[Task item]:
Copy out in full, word for word, the article below about the grave fence in Pickle Lake.

Seven months after her identical twin sister, Nellie, died, Stephanie Wassaykeesic went to visit her grave in the Northwestern Ontario town of Pickle Lake. It was Aug. 1, 2022, their birthday.
Pickle Lake, about 500 kilometres north of Thunder Bay, is a gateway to the region’s network of seasonal winter roads that link to remote Indigenous communities. The town of 400 people lies on ancestral trapping, hunting and fishing grounds of Mishkeegogamang First Nation, of which Ms. Wassaykeesic and her family are members.
It was a seven-hour drive from Ms. Wassaykeesic’s home in Ear Falls. She brought her partner, Jon, and their three children.
Ms. Wassaykeesic, 34, wanted to build a little fence around the grave – where her mother Janet was also buried – as part of an Anishnawbe tradition. The two had died within months of each other.
The deaths hit the Wassaykeesic clan hard. Janet had five other children apart from the twins.
“She was a pillar,” her son, Allan Wassaykeesic, recalls. “My mom was that type of person that if you were hungry, she would spend her last dollars to feed you.”
Building a modest structure around their graves seemed like a fitting tribute.
Ms. Wassaykeesic and her family said that they received permission to do the work by a clerk at Pickle Lake’s municipal office. The family then got to work, first erecting the fence, then adding an archway that they hoped would one day support a shroud of vines, then a simple wooden cross. They finished with a fresh coat of white paint.
When the former chair of the local cemetery board stopped by to warn them the structure was against the rules, they told her they had permission from the town. If it became an issue, they could always come back and take it down, they said. They drove home to Ear Falls.
Two months later, Ms. Wassaykeesic got a call from a friend in Pickle Lake: the fence had been torn down. Stephanie says no one had contacted her or anyone else in her large family, most of whom live in the area around Pickle Lake. “That was the heartbreaking part. No letter, no call, no e-mail, no Facebook message.”

[The data]:
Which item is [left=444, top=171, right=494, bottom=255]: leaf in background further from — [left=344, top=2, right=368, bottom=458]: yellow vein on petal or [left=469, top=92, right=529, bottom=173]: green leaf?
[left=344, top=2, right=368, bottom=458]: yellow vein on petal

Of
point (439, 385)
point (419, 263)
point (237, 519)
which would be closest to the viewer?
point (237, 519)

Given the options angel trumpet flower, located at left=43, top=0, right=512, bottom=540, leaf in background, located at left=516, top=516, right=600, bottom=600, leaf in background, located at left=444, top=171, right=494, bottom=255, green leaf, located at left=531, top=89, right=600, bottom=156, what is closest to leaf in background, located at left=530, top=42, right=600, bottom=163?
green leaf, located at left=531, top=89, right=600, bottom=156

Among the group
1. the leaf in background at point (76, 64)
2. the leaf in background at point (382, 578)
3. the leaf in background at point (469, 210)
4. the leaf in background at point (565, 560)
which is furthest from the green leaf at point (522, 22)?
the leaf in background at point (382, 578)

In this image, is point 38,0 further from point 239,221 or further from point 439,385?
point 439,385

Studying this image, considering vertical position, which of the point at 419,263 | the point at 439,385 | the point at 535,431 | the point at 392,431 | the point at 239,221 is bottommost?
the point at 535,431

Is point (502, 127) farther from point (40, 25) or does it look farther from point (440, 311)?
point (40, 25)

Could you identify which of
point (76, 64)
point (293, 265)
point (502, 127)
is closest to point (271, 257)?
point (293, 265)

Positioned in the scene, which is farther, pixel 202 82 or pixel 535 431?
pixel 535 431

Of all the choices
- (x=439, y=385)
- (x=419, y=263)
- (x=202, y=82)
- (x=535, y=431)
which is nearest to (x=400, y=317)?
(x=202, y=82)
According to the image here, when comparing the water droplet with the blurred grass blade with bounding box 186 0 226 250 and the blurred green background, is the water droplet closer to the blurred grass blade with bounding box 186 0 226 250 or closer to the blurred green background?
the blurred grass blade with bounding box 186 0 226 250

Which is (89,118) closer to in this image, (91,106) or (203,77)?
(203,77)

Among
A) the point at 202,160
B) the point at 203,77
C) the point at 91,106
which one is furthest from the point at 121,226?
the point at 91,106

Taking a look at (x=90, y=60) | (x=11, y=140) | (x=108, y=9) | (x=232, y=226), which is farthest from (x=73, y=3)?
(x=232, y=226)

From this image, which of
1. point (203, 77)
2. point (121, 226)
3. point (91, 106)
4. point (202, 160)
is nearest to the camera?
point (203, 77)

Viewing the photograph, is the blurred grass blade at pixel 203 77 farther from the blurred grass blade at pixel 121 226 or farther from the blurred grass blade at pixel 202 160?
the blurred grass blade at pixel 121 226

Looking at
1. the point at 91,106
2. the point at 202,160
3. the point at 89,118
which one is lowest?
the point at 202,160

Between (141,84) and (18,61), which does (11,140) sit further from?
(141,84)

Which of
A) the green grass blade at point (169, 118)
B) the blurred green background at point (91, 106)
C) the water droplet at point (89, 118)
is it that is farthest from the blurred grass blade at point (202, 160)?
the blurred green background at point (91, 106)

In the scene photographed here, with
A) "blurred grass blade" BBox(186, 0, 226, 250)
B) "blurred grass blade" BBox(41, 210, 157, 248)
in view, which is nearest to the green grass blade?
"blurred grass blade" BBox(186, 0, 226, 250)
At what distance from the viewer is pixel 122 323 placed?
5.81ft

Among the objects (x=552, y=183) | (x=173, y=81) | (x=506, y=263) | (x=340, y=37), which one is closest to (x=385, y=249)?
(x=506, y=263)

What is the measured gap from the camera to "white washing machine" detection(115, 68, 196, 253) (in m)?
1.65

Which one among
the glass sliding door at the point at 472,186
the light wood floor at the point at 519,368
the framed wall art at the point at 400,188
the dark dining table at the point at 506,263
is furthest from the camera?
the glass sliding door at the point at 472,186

* * *

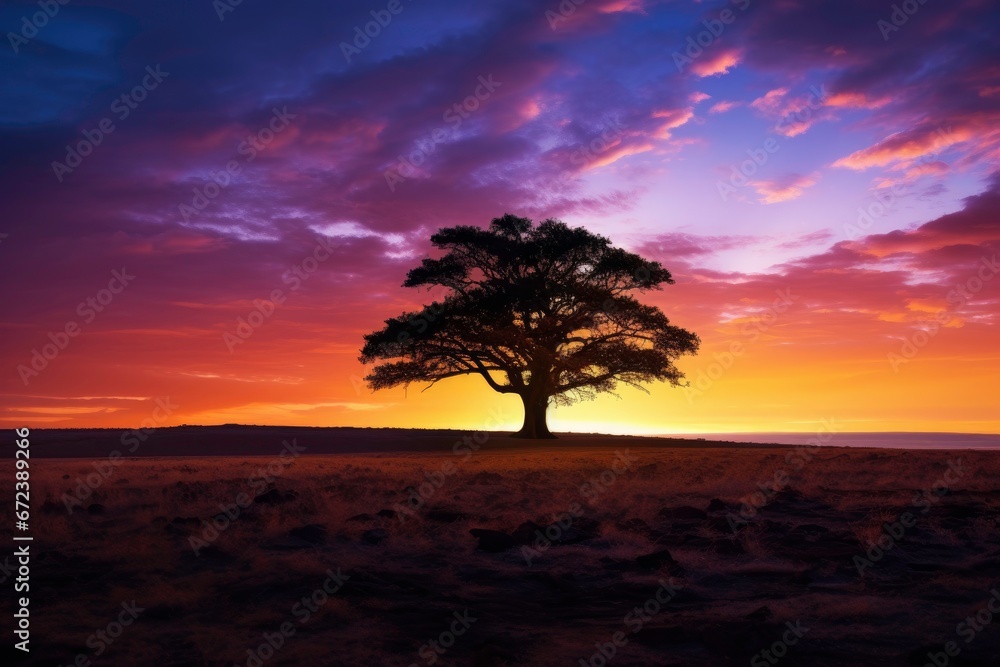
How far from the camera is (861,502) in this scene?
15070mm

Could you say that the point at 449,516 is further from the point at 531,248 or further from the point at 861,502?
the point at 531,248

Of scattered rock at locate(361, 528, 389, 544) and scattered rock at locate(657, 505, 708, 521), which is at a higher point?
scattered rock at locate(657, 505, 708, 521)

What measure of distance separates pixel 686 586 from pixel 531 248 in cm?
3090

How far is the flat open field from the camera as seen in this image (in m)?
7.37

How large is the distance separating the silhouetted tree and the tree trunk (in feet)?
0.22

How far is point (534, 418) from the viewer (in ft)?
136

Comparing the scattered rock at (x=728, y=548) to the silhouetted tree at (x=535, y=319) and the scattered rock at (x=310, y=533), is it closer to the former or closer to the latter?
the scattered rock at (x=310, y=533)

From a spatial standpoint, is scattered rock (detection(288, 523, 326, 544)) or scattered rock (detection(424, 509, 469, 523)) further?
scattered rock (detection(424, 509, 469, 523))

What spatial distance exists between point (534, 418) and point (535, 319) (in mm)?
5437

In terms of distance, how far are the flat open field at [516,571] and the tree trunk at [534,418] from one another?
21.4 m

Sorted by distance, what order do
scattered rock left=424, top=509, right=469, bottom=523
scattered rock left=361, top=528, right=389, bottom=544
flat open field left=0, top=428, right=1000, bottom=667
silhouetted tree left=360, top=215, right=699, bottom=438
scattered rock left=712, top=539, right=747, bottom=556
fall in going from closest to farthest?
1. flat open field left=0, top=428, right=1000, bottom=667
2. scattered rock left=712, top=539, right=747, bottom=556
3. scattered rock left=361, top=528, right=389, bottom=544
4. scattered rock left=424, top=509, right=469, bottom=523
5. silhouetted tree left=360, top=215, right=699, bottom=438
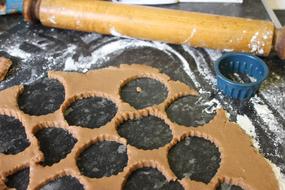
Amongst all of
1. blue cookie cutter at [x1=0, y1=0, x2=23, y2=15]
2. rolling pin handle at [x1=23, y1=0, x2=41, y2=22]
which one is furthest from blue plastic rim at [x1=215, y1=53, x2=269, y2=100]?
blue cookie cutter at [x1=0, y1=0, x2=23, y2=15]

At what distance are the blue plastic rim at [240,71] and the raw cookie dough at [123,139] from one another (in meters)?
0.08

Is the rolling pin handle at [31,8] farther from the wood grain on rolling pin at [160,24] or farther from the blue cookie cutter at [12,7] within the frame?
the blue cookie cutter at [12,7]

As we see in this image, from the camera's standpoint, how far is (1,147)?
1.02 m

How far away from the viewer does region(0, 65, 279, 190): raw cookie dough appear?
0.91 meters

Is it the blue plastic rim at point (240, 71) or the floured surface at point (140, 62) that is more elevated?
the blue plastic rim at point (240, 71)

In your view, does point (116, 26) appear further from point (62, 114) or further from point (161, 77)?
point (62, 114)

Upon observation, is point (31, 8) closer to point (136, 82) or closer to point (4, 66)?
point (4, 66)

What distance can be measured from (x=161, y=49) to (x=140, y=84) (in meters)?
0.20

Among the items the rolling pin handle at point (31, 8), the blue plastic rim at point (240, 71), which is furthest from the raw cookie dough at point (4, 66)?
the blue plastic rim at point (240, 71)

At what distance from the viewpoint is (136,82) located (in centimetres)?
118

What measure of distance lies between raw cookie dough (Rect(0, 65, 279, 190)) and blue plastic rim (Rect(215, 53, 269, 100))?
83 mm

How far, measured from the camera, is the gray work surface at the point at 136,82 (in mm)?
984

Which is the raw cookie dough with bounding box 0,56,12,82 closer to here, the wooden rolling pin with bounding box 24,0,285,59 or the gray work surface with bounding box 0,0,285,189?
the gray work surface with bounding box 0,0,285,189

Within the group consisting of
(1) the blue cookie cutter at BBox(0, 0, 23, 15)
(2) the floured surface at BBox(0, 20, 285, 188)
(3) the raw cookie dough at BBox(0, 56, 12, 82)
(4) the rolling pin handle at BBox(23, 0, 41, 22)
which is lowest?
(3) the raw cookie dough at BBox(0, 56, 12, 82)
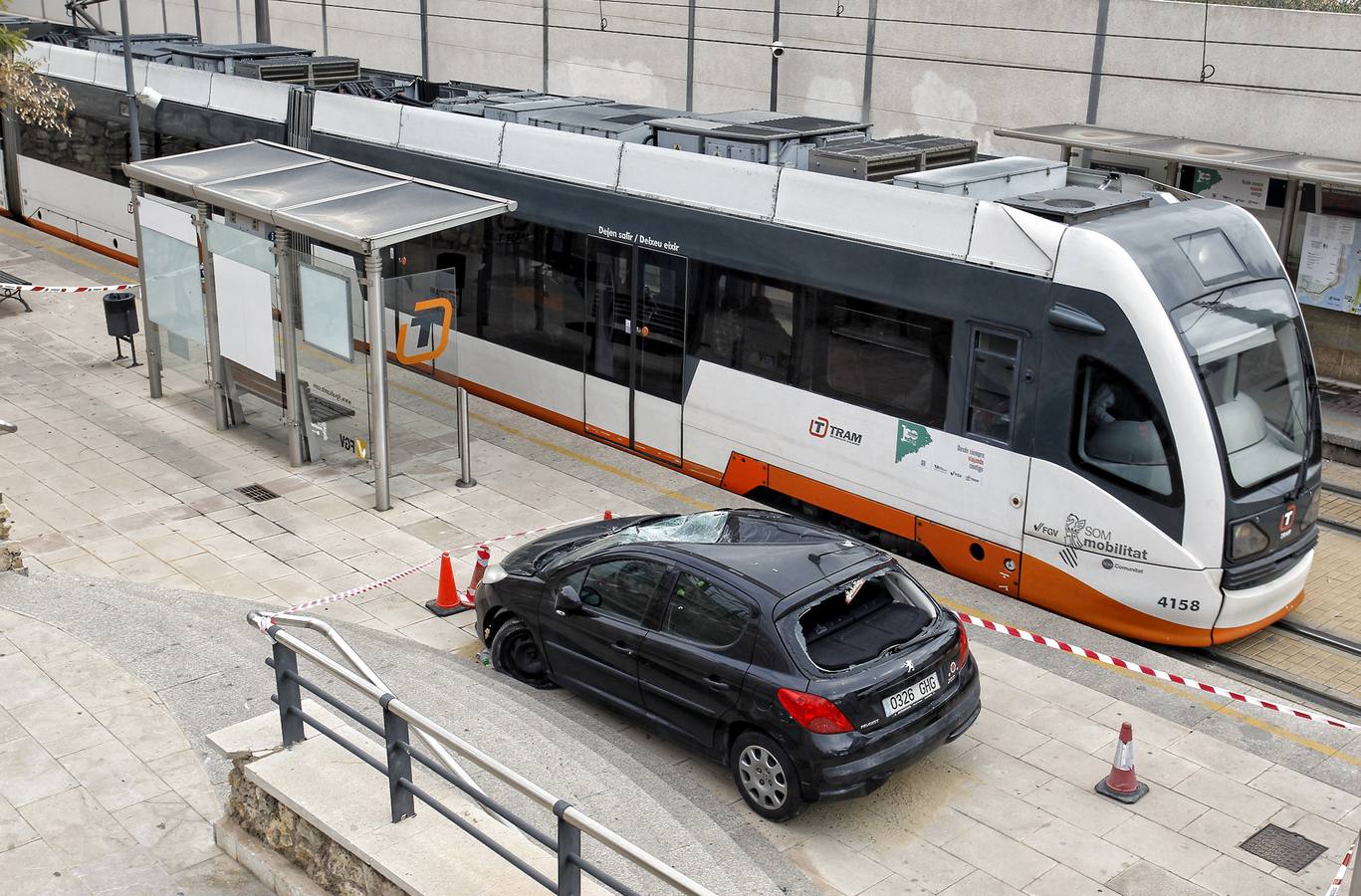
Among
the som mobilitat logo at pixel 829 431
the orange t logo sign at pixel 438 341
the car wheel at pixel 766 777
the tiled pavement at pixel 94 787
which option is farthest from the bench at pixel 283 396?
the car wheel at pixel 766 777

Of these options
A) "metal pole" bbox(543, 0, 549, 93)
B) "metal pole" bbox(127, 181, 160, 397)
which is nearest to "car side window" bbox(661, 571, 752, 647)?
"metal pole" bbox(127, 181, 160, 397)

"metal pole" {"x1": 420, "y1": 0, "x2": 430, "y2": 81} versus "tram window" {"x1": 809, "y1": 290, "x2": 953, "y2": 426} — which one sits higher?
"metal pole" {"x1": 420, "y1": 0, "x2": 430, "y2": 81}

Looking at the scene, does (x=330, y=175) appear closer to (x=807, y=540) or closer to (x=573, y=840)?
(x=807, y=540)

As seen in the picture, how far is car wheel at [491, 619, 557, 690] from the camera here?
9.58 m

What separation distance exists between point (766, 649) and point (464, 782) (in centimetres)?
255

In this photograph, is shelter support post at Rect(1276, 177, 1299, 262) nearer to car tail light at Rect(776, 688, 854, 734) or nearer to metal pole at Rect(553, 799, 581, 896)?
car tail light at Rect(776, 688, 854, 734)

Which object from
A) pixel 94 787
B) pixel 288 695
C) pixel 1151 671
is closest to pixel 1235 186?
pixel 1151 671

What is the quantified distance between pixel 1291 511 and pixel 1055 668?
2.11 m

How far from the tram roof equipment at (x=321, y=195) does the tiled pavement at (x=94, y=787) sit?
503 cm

[Answer space]:
Seven months after her identical twin sister, Nellie, died, Stephanie Wassaykeesic went to visit her grave in the Northwestern Ontario town of Pickle Lake. It was Aug. 1, 2022, their birthday.
Pickle Lake, about 500 kilometres north of Thunder Bay, is a gateway to the region’s network of seasonal winter roads that link to remote Indigenous communities. The town of 400 people lies on ancestral trapping, hunting and fishing grounds of Mishkeegogamang First Nation, of which Ms. Wassaykeesic and her family are members.
It was a seven-hour drive from Ms. Wassaykeesic’s home in Ear Falls. She brought her partner, Jon, and their three children.
Ms. Wassaykeesic, 34, wanted to build a little fence around the grave – where her mother Janet was also buried – as part of an Anishnawbe tradition. The two had died within months of each other.
The deaths hit the Wassaykeesic clan hard. Janet had five other children apart from the twins.
“She was a pillar,” her son, Allan Wassaykeesic, recalls. “My mom was that type of person that if you were hungry, she would spend her last dollars to feed you.”
Building a modest structure around their graves seemed like a fitting tribute.
Ms. Wassaykeesic and her family said that they received permission to do the work by a clerk at Pickle Lake’s municipal office. The family then got to work, first erecting the fence, then adding an archway that they hoped would one day support a shroud of vines, then a simple wooden cross. They finished with a fresh coat of white paint.
When the former chair of the local cemetery board stopped by to warn them the structure was against the rules, they told her they had permission from the town. If it became an issue, they could always come back and take it down, they said. They drove home to Ear Falls.
Two months later, Ms. Wassaykeesic got a call from a friend in Pickle Lake: the fence had been torn down. Stephanie says no one had contacted her or anyone else in her large family, most of whom live in the area around Pickle Lake. “That was the heartbreaking part. No letter, no call, no e-mail, no Facebook message.”